• **Aim of the exercise**: Your task is to reproduce exactly the lines that run from the beginning of the data through the line where "[researcher-annotated camera trap]" appears.

• **Extracted records**:
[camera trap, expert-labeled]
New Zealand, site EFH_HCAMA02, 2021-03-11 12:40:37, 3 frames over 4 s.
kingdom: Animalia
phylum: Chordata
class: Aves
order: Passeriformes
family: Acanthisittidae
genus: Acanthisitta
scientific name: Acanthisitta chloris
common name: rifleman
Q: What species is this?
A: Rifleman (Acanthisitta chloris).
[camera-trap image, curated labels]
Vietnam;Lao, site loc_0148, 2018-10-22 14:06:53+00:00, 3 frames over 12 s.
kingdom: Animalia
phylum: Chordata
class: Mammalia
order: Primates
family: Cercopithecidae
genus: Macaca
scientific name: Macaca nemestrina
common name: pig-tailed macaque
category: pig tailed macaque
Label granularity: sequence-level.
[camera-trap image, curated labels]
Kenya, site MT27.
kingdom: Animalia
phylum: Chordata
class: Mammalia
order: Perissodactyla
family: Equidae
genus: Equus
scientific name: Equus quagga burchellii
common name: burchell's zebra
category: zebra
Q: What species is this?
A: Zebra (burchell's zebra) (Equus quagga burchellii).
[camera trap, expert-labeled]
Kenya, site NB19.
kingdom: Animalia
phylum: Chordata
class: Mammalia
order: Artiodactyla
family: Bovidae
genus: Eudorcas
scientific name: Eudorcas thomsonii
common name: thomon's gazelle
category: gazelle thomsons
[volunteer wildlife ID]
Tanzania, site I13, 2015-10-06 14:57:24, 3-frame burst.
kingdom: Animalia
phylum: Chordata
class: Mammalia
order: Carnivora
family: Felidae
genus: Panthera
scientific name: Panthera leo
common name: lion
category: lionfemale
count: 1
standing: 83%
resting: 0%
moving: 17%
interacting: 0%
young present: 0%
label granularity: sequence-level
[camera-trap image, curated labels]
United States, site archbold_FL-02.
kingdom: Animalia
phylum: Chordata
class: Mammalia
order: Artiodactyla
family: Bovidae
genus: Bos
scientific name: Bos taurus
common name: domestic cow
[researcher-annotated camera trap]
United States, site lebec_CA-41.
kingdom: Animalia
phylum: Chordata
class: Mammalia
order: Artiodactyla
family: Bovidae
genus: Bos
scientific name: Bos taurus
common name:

• **Exercise response**:
[camera trap, expert-labeled]
New Zealand, site EFH_HCAMA02, 2021-03-11 12:40:37, 3 frames over 4 s.
kingdom: Animalia
phylum: Chordata
class: Aves
order: Passeriformes
family: Acanthisittidae
genus: Acanthisitta
scientific name: Acanthisitta chloris
common name: rifleman
Q: What species is this?
A: Rifleman (Acanthisitta chloris).
[camera-trap image, curated labels]
Vietnam;Lao, site loc_0148, 2018-10-22 14:06:53+00:00, 3 frames over 12 s.
kingdom: Animalia
phylum: Chordata
class: Mammalia
order: Primates
family: Cercopithecidae
genus: Macaca
scientific name: Macaca nemestrina
common name: pig-tailed macaque
category: pig tailed macaque
Label granularity: sequence-level.
[camera-trap image, curated labels]
Kenya, site MT27.
kingdom: Animalia
phylum: Chordata
class: Mammalia
order: Perissodactyla
family: Equidae
genus: Equus
scientific name: Equus quagga burchellii
common name: burchell's zebra
category: zebra
Q: What species is this?
A: Zebra (burchell's zebra) (Equus quagga burchellii).
[camera trap, expert-labeled]
Kenya, site NB19.
kingdom: Animalia
phylum: Chordata
class: Mammalia
order: Artiodactyla
family: Bovidae
genus: Eudorcas
scientific name: Eudorcas thomsonii
common name: thomon's gazelle
category: gazelle thomsons
[volunteer wildlife ID]
Tanzania, site I13, 2015-10-06 14:57:24, 3-frame burst.
kingdom: Animalia
phylum: Chordata
class: Mammalia
order: Carnivora
family: Felidae
genus: Panthera
scientific name: Panthera leo
common name: lion
category: lionfemale
count: 1
standing: 83%
resting: 0%
moving: 17%
interacting: 0%
young present: 0%
label granularity: sequence-level
[camera-trap image, curated labels]
United States, site archbold_FL-02.
kingdom: Animalia
phylum: Chordata
class: Mammalia
order: Artiodactyla
family: Bovidae
genus: Bos
scientific name: Bos taurus
common name: domestic cow
[researcher-annotated camera trap]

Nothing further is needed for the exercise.